Tremarctos ornatus claims main homelands from Venezuela southwestward through Colombia, Ecuador, Peru and Bolivia. Historical reports also indicate the omnivore’s presence in eastern Panama and in northwestern Argentina.
Tremarctos ornatus is known commonly in English as Andean Bear, Andean Short-Faced Bear or Spectacled Bear.
Paddington, the lovable, ursine (Latin: ursus, “bear”) character featured since 1958 in a series of children’s stories by English author Thomas Michael Bond (born Jan. 13, 1926), is an anthropomorphized (Ancient Greek ἄνθρωπος, ánthrōpos, “man, human being” +‎ μορφή, morphḗ, “form, shape”), or humanized, Spectacled Bear from darkest, deepest Peru.

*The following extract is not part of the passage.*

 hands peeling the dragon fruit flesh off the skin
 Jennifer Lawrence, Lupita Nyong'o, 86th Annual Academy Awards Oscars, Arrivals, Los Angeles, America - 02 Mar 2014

The mid-size bear with a short snout, round ears and short neck typically has blackish fur that sometimes evinces brown or red hues.
The common name of Spectacled Bear derives from the pattern of tan or white facial markings that partially or fully ring their eyes and that often extends over cheeks, muzzle and throat, and down to the chest. Spectacle markings are unique to each individual bear but sometimes are absent altogether.
Spectacled Bears adapt to the wide range of coastal and inland habitats found throughout their Andean homelands. Their preference may be for cloud forests, but they also thrive in high altitude grasslands as well as in desert scrub.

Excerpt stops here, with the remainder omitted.